## [Source document]

____

Once again, it was after six pm when we were finished, but with the power of attorney in hand, and promises that it would be appropriately registered and recorded the next day, we returned to the hotel.
Carlos, our driver, had stuck with us all day, and agreeing to take us to the airport at 5:30 am, he left for the evening. We decided to reward ourselves by walking down the street to Punta Azul, a very good fish restaurant, that serves lunch to people from Lima (mostly) and dinner to foreigners (mostly). I had forgotten that the decline in tourism over the course of the pandemic would slash their evening trade, and indeed, Punta Azul was closed. We were crushed, and tired. Two blocks down, we stopped at a place that had pizza and pisco sours, grateful to have made it through as many of our to-do list items as we had.
Our Covid test results arrived on schedule: NEGATIVE!
The outstanding issue now is our need to obtain residency visas, and open a bank account. Once we’re in the US, we can use the 90 days that we must stay out of Peru (the country now lets tourist visit for 90 days, then requires them to remain outside the country for 90 days) to collect our paperwork. When we can return, we’ll file our applications, and open a bank account as soon as we are able to do so. Then we’ll really be ready to sell our house.
Everything else is underway and pending: sale of the house, shipping of our goods, further travel.
Our flight left right on time at 9 am, Delta to Atlanta. The flight was long, but the seats were very good, much better than on the Lima to Miami, American Airlines flight we usually take. We had a three hour layover in Atlanta, but the airport is so vast that it took the first hour to go from landing to find our suitcases. Endless corridors have cheery signs like “Only 10 minutes more walking to your next stop.”
A brief stop in a lounge, and it was on to Chicago. Jonathan went to collect the rental car while I corralled the luggage and rolled it out to the curb. We found our Airbnb in Lombard easily, since we stayed there two years ago. We were completely exhausted.
The next day we crawled out of bed, went to our storage unit for winter clothing, and then to the grocery store. We arrived home about 1 pm, just as the first flakes of snow began to fall. The wind picked up and howled the rest of the day, while snow flew sideways and we gratefully stayed supplied and indoors. Today we got up to find it is clear and sunny, 2 inches of snow, and about 4 degrees F (-15 C). We are glad to be here, we think.
3 thoughts on “Best laid plans are hard to follow”
You guys are amazing warriors of travel! That’s a lot of bureaucracy to deal with coming back. Welcome back and hope the shock of cold weather isn’t too bad. Love reading your adventures. 🥰👍
We survived, and once it’s over, all we remember is the fun, or the funny parts (Like my hair standing on end!
Wow! What a complicated and tortuous depart! Nice snow storm to welcome you to Chicago. Who did such a perfect job clearing the side walk?

____

## [Data supplied]
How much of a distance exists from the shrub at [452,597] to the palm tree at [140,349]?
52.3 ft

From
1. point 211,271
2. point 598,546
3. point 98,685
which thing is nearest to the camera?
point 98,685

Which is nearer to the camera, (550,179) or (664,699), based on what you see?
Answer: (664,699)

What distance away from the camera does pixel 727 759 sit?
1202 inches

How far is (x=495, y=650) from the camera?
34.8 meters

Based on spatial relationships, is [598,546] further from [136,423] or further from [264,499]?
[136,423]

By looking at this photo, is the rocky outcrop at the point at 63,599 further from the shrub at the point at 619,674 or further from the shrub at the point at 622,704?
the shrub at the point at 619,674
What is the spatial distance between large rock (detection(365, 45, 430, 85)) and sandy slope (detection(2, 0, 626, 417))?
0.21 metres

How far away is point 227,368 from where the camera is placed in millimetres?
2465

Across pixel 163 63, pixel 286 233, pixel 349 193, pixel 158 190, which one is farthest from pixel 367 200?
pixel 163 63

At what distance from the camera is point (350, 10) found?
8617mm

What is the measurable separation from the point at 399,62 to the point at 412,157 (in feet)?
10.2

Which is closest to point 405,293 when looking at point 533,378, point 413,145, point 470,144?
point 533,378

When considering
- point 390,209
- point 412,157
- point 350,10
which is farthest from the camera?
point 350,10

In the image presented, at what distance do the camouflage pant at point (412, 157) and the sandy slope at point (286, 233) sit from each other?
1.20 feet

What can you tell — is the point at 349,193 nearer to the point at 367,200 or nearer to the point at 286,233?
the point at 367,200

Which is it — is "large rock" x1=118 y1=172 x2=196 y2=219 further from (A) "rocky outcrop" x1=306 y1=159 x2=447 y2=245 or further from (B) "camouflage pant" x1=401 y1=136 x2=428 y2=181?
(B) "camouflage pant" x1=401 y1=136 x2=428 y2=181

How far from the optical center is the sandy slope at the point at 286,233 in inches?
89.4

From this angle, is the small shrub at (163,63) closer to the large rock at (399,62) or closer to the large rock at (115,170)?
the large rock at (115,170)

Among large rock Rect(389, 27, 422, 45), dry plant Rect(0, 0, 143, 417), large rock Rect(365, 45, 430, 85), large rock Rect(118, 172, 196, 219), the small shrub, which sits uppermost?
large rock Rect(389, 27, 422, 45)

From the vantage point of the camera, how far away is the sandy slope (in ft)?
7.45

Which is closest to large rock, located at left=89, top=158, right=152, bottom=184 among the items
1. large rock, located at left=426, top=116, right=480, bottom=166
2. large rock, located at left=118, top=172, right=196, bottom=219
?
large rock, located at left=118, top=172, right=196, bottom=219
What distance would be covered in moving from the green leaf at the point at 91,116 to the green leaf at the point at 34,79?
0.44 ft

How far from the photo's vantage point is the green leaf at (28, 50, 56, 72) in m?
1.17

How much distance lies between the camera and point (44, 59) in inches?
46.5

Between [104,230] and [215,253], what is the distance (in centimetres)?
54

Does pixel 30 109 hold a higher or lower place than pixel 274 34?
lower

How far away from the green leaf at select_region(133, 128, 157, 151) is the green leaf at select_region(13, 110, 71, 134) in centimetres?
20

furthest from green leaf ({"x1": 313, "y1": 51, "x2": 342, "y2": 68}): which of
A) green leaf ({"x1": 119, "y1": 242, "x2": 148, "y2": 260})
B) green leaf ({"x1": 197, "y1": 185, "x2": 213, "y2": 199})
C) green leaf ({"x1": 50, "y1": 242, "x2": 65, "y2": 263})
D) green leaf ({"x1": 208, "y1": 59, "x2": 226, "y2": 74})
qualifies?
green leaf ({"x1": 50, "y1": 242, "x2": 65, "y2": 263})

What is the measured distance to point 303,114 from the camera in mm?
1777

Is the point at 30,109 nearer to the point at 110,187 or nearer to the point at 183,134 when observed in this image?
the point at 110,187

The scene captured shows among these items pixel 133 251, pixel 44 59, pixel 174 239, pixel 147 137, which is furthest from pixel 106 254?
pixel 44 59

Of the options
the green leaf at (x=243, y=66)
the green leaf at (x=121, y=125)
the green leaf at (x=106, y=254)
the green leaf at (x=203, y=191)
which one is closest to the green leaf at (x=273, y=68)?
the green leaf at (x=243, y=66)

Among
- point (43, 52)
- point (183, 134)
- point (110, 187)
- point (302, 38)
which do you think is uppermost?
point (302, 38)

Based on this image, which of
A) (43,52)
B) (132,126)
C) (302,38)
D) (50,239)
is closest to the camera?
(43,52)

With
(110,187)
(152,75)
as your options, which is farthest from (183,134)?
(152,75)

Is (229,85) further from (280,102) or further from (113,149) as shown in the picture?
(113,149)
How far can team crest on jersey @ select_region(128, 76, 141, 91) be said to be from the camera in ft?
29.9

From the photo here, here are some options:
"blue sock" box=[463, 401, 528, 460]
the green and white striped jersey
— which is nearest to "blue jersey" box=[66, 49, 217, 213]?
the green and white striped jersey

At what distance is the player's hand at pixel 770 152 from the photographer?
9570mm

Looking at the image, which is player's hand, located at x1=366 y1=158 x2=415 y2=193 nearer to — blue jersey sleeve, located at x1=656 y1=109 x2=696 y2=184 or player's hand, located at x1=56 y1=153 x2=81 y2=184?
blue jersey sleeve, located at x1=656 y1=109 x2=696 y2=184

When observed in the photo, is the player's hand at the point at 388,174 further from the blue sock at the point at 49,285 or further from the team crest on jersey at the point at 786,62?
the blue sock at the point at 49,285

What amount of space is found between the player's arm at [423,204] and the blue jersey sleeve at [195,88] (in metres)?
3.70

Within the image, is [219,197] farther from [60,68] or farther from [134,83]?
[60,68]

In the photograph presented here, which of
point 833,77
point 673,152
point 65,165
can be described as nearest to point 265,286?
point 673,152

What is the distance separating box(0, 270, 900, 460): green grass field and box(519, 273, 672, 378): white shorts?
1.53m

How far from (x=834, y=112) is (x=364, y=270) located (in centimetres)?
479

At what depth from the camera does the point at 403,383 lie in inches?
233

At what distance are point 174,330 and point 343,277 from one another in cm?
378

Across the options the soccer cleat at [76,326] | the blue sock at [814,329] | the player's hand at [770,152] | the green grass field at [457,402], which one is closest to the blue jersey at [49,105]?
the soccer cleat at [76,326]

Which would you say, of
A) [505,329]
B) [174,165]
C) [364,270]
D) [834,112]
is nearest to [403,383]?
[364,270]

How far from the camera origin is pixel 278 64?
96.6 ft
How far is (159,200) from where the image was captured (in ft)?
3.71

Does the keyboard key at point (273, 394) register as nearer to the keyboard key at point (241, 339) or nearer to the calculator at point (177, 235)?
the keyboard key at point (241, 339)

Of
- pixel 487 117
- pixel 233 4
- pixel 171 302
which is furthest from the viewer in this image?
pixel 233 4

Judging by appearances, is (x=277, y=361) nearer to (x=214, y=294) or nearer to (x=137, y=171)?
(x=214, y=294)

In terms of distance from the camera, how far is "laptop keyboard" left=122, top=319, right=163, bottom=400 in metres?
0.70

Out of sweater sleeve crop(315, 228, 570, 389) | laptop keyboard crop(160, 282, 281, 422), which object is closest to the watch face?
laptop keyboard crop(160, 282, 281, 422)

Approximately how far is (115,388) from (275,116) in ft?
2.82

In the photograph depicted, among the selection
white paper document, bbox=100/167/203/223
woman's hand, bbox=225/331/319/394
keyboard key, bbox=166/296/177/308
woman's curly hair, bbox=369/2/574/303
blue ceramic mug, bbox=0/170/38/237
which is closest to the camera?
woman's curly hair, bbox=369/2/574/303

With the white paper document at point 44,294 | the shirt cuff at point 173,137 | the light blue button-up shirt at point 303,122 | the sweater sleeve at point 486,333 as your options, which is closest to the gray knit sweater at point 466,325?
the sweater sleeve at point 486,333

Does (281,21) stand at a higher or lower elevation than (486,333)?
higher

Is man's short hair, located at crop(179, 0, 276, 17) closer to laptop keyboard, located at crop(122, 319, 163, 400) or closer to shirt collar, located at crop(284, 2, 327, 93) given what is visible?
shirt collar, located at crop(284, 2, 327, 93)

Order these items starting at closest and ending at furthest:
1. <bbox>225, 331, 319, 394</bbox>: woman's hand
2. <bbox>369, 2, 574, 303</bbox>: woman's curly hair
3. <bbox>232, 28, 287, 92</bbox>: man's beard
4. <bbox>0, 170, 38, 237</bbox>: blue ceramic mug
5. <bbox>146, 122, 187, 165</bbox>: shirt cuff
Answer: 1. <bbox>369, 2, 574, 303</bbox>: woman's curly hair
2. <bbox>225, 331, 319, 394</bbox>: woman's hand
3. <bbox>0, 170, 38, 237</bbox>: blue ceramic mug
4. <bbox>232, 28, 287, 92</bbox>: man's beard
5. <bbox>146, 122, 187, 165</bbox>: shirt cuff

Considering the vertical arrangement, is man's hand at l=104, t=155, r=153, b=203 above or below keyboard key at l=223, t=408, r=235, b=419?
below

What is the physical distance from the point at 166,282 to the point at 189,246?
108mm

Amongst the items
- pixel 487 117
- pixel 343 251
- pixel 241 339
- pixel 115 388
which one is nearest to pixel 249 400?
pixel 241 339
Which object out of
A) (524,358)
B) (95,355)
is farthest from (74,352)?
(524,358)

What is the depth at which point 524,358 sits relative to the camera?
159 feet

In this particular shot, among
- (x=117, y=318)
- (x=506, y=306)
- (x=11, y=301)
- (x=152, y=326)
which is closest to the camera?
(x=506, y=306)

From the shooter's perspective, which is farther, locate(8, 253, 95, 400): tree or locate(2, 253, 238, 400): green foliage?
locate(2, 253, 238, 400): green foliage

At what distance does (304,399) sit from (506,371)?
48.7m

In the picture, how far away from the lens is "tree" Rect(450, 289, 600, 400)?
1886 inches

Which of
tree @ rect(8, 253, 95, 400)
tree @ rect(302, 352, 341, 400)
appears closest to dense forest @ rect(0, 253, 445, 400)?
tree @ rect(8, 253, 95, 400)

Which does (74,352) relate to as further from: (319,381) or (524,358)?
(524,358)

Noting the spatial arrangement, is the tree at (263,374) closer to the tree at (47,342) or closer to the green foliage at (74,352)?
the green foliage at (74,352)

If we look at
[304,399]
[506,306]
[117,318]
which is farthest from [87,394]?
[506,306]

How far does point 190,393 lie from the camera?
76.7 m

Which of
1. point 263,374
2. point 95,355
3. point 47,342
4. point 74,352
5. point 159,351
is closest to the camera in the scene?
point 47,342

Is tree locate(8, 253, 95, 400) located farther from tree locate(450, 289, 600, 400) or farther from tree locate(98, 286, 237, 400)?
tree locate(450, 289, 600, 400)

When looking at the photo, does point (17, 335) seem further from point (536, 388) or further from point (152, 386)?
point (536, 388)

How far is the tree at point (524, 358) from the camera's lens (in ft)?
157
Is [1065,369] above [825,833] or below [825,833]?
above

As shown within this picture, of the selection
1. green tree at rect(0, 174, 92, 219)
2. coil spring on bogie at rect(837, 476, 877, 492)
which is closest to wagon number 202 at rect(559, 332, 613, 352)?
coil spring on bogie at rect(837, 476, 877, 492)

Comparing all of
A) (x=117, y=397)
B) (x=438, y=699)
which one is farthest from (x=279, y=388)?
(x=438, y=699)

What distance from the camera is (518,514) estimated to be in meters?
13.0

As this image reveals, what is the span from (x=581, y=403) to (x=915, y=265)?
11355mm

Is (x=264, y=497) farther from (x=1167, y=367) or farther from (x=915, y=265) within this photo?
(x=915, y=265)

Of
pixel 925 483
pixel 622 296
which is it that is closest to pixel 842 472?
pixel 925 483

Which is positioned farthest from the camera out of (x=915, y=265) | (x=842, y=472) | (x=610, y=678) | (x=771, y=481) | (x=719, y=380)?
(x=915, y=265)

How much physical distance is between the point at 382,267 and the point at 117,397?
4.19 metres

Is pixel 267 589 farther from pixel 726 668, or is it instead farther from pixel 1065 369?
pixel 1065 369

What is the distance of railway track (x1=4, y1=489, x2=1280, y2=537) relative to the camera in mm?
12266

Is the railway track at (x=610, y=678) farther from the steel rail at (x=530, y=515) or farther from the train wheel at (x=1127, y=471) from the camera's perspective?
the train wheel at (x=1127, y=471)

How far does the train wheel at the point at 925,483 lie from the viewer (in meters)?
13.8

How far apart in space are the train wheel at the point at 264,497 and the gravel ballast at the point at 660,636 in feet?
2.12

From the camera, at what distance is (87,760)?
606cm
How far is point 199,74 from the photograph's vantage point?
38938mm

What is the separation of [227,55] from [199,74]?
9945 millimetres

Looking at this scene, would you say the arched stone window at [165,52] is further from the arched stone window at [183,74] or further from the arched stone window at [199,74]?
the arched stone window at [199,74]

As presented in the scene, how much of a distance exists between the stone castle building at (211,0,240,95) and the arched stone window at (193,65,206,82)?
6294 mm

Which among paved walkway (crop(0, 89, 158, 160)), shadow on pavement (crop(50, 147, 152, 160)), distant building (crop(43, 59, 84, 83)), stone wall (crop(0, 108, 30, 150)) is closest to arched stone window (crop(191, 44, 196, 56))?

____

## [Exercise objective]
In the travel account, which airline flew the writers to Atlanta, and at what time did that flight leave?

## [Answer to the exercise]
Delta, and the flight left at 9 am.